D.j. Gomer was prima inter pares of a 15-member hospitality corps. Paul Hinson and Rick Anderson, bishop’s and people’s wardens, headed the presenters. Kathe Sherrill Hayden’s flowers were heaven’s vision as usual. Her and Bob’s daughter, Brenna, whom I first met in 2004 when she was cradled in her father’s left arm, is soon off to Catalina to take up her work as an environmental scientist. I’ll never forget Brenna and Elizabeth Mezejewski, in her senior year at Cal State San Marcos and engaged to a retired United States Marine, saying after church Saturday that my voice had comforted them as children.

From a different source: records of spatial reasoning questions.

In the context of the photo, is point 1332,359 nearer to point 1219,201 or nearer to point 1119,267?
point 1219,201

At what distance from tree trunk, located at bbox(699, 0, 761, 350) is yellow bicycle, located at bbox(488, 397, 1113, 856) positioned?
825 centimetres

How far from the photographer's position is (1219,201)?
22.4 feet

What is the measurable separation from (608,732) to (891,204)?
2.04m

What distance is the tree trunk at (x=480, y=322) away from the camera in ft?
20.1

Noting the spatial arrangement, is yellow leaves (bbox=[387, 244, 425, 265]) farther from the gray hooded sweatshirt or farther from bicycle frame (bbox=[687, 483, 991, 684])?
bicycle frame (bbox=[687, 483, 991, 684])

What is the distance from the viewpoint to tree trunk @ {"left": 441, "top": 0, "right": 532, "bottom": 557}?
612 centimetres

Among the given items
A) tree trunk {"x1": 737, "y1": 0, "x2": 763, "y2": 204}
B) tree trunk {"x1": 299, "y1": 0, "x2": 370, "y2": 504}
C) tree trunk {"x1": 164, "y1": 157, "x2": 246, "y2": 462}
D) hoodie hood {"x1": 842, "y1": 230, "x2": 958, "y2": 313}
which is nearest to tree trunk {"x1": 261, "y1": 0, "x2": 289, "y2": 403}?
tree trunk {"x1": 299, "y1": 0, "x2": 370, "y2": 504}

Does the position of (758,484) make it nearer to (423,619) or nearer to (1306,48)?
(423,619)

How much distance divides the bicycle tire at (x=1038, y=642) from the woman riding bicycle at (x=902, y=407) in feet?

At St. Mary’s Episcopal Church Laguna Beach, which I visited Sunday, the Rev. Will Crist arrived early this year as priest in charge. Both he and the congregation say they’re having a ball. Texas born and bred like his spouse and brilliant collaborator the Rev. Dr. Mary Crist, Will brings deep spirituality, canny business sense, and gifts as a communicator and interfaith minister to his seaside ministry. St. Mary’s is famed for its LGBTQ+ outreach during the epidemic in the eighties. Having collected 643 pounds of food for local families for Thanksgiving, they’re devoting themselves to Sudan relief during Advent.
The small miracle of pairings continued as the Laguna Beach Children’s Choir joined the St. Mary’s choir for two anthems. Young Ezra, my chaplain for the Holy Eucharist at our Episcopal Diocese of Los Angeles convention last month in Riverside, reprised his duties and introduced me to his friend and theological conversation partner, OB. At a sun-dappled lunch on the parish’s beautiful grounds to which senior warden Linda Bratcher could not have welcomed me more warmly, conversation included questions about my preferred Bible translation and members’ good advice about retirement. Among other things, during my golden years, expect more about the Golden Rule as the sovereign law of the universe.